Botox injections into the bladder, given under anesthesia, are another alternative. “It works well,” Rutman says, noting that the drawbacks include the fact that the results last only six to nine months. Also, because Botox is not specifically FDA-approved for this use, insurance may not cover this, either.
Additional surgical options are available, including implantation of a device that is like a pacemaker for the bladder and other types of surgery. However, Botox and these options all carry the risks associated with surgery and should be reserved for severe cases.
The bladder and the brain
Recent research on rats suggests that overactive bladder may involve and affect the brain, not just the bladder. “As the bladder fills, it has to send signals to brain,” explains Rita Valentino, Ph.D., professor of anesthesiology at the University of Pennsylvania, who published a recent paper on the topic in the Proceedings of the National Academy of Sciences. In Valentino’s research, rats with damage to the bladder similar to overactive bladder in humans had measurable changes in their brains, affecting regions involved with attention.

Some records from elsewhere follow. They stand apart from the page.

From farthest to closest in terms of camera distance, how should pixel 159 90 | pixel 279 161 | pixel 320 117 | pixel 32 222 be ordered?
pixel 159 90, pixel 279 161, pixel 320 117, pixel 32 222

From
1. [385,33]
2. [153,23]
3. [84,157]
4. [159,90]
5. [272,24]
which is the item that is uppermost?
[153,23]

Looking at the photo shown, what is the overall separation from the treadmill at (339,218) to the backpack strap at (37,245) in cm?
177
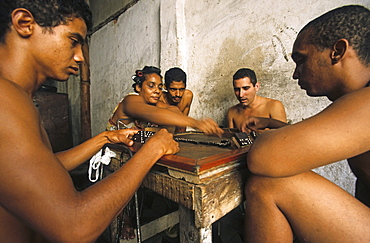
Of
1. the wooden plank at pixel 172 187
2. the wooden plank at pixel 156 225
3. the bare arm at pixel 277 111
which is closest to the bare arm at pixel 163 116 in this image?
the wooden plank at pixel 172 187

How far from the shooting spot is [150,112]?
5.79 feet

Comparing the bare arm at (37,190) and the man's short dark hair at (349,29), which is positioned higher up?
the man's short dark hair at (349,29)

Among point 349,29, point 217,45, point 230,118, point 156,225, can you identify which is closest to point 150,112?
point 156,225

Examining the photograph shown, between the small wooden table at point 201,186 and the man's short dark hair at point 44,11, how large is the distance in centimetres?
75

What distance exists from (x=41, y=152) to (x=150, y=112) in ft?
4.17

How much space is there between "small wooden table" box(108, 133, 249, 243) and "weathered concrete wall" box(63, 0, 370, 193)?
182 cm

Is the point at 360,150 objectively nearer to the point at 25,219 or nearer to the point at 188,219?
the point at 188,219

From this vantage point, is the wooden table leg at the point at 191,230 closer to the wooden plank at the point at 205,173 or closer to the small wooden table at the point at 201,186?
the small wooden table at the point at 201,186

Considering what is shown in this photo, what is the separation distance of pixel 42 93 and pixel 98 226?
507 centimetres

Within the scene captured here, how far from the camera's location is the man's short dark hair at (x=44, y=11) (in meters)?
0.65

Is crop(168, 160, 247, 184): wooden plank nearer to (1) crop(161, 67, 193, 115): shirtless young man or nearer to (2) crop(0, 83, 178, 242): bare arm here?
(2) crop(0, 83, 178, 242): bare arm

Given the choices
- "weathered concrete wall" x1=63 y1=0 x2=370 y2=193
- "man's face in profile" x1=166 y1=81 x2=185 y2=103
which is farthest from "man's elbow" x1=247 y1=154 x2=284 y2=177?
"man's face in profile" x1=166 y1=81 x2=185 y2=103

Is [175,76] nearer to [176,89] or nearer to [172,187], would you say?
[176,89]

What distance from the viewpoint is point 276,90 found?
240 cm
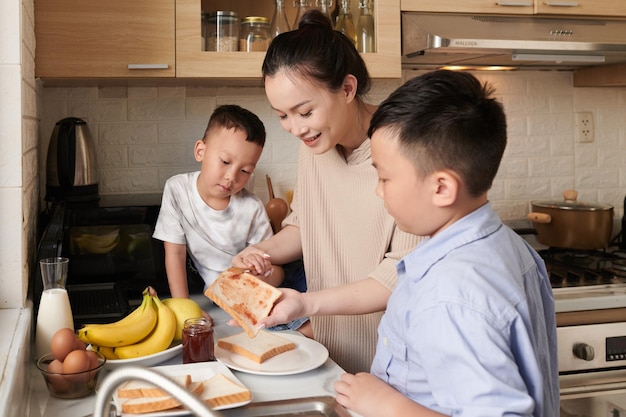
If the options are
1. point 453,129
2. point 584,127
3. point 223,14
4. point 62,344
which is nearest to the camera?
point 453,129

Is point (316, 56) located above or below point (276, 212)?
above

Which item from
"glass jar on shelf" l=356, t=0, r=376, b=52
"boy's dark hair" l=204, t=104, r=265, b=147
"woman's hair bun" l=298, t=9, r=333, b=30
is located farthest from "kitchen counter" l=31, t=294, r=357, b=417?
"glass jar on shelf" l=356, t=0, r=376, b=52

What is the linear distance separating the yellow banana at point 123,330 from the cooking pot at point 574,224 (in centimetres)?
164

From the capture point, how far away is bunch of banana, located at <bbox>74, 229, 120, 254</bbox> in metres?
1.99

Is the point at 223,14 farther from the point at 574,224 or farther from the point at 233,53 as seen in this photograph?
the point at 574,224

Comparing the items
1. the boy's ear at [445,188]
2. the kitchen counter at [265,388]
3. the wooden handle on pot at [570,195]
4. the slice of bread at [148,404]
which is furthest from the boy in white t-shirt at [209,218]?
the wooden handle on pot at [570,195]

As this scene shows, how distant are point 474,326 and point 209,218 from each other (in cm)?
111

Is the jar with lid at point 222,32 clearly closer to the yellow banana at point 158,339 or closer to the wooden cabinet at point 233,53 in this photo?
the wooden cabinet at point 233,53

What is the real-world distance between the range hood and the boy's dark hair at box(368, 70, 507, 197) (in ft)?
3.84

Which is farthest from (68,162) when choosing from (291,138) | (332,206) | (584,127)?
(584,127)

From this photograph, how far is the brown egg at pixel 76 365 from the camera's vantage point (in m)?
1.26

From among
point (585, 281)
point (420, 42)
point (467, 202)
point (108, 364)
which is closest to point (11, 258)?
point (108, 364)

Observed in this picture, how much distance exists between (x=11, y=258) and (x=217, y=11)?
1.04 metres

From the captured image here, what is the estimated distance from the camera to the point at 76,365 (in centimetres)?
127
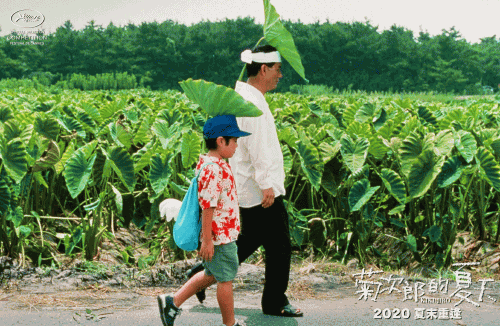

“What we have to do is change our behavior. If we’re sleeping, we have to wake up. If we’re awake, we have to change the focus of our attention, and we even see this in rats. Because it’s a bladder problem, urologists study it and the focus is on [that] organ,” Valentino says. “Psychiatrists focus on the brain, and rarely do people bring the two things together."
Valentino’s work suggests that targeting the brain regions associated with bladder control might help. Indeed, certain antidepressants—like Cymbalta (duloxetine) or older tricyclic antidepressants—that affect this area can also be used to treat overactive bladder.

This research also suggests that social stress may exacerbate the problem. “We have a paper that shows that stress actually impacts on bladder to produce something that looks like overactive bladder,” she says, explaining that the rats in the study are exposed to a big, threatening male rat, which causes the condition. It’s not yet known how social stress affects human bladders, but in many other conditions, social support is known to reduce levels of stress hormones associated with the brain areas that Valentino found to be affected. More work on these connections could lead to better treatment approaches, both medical and psychosocial.